Palestinians Who Prefer Israel

Palestinians have a hidden history of appreciating Israel that contrasts with their better-known narrative of vilification and irredentism.

The former has been particularly evident of late, especially since Israel's prime minister, Ehud Olmert, floated a trial balloon in October about transferring some Arab-dominated areas of eastern Jerusalem to the Palestinian Authority. As he rhetorically asked about Israeli actions in 1967, "Was it necessary to annex the Shuafat refugee camp, al-Sawahra, Walajeh, and other villages, and then to state that these are part of Jerusalem? One can ask, I admit, some legitimate questions about this."

In one swoop, this statement transformed pro-Israel statements by Palestinians (for a sampling, see my 2005 article, "The Hell of Israel Is Better than the Paradise of Arafat") from the mostly theoretical into the active and political.

Indeed, Olmert's musings prompted some belligerent responses. As the title of a Globe and Mail news item puts it, "Some Palestinians prefer life in Israel: In East Jerusalem, residents say they would fight a handover to Abbas regime." The article offers the example of Nabil Gheit, who, with two stints in Israeli prisons and posters of "the martyr Saddam Hussein" over the cash register in his store, would be expected to cheer the prospect of parts of eastern Jerusalem coming under PA control.

Not so. As mayor of the neighborhood of Ras Khamis, Gheit dreads the PA and says he and others would fight a handover. "If there was a referendum here, no one would vote to join the Palestinian Authority. … There would be another intifada to defend ourselves from the PA."

 Two polls released last week, from Keevoon Research, Strategy & Communications and the Arabic-language newspaper As-Sennara, survey representative samples of adult Israeli Arabs on the issue of joining the PA, and they corroborate what Gheit says. Asked, "Would you prefer to be a citizen of Israel or of a new Palestinian state?" 62 percent want to remain Israeli citizens and 14 percent want to join a future Palestinian state. Asked, "Do you support transferring the Triangle [an Arab-dominated area in northern Israel] to the Palestinian Authority?" 78 percent oppose the idea and 18 percent support it.

**Given problem 1:**
Return every line of the rows that contains the word "bottom", treating uppercase and lowercase as different.
The rows have no connection to the text about Palestinians who prefer Israel.

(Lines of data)
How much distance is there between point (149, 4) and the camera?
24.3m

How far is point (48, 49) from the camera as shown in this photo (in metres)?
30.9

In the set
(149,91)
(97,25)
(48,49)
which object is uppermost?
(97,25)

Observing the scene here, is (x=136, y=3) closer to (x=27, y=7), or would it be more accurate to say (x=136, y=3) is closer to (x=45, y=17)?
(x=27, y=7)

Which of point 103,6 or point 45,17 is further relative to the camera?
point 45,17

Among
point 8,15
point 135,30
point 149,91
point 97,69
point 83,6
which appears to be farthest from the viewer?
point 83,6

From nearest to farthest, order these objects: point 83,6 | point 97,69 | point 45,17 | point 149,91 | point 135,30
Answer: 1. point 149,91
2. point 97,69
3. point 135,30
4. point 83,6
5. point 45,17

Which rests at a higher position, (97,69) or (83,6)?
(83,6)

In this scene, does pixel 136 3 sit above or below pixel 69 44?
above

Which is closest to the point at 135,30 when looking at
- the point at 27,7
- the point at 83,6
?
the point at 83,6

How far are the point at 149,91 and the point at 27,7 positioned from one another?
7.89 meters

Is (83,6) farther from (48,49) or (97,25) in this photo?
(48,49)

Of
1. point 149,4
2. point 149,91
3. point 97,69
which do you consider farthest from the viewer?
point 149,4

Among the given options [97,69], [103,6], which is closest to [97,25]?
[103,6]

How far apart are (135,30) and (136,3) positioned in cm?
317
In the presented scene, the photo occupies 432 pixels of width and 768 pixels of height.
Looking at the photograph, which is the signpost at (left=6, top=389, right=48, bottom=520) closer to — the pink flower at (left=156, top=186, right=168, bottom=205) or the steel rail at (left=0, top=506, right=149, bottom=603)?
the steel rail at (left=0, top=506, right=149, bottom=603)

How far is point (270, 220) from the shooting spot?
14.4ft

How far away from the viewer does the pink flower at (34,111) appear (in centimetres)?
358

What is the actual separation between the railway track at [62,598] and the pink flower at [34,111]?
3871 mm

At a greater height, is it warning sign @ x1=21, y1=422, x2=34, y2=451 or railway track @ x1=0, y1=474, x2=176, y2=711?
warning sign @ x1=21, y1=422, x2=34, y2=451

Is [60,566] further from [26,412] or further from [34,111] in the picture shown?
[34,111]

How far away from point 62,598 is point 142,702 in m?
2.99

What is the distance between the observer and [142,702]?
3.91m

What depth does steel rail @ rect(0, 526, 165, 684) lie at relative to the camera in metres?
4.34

**Given problem 2:**
Please translate this sentence from the text about Palestinians who prefer Israel into Spanish: "As mayor of the neighborhood of Ras Khamis, Gheit dreads the PA and says he and others would fight a handover."

**Right answer 1:**
Looking at the photograph, which is the signpost at (left=6, top=389, right=48, bottom=520) closer to — the pink flower at (left=156, top=186, right=168, bottom=205) or the steel rail at (left=0, top=506, right=149, bottom=603)?
the steel rail at (left=0, top=506, right=149, bottom=603)

**Right answer 2:**
Como alcalde del barrio de Ras Khamis, Gheit teme a la AP y dice que él y otros combatirían un traspaso.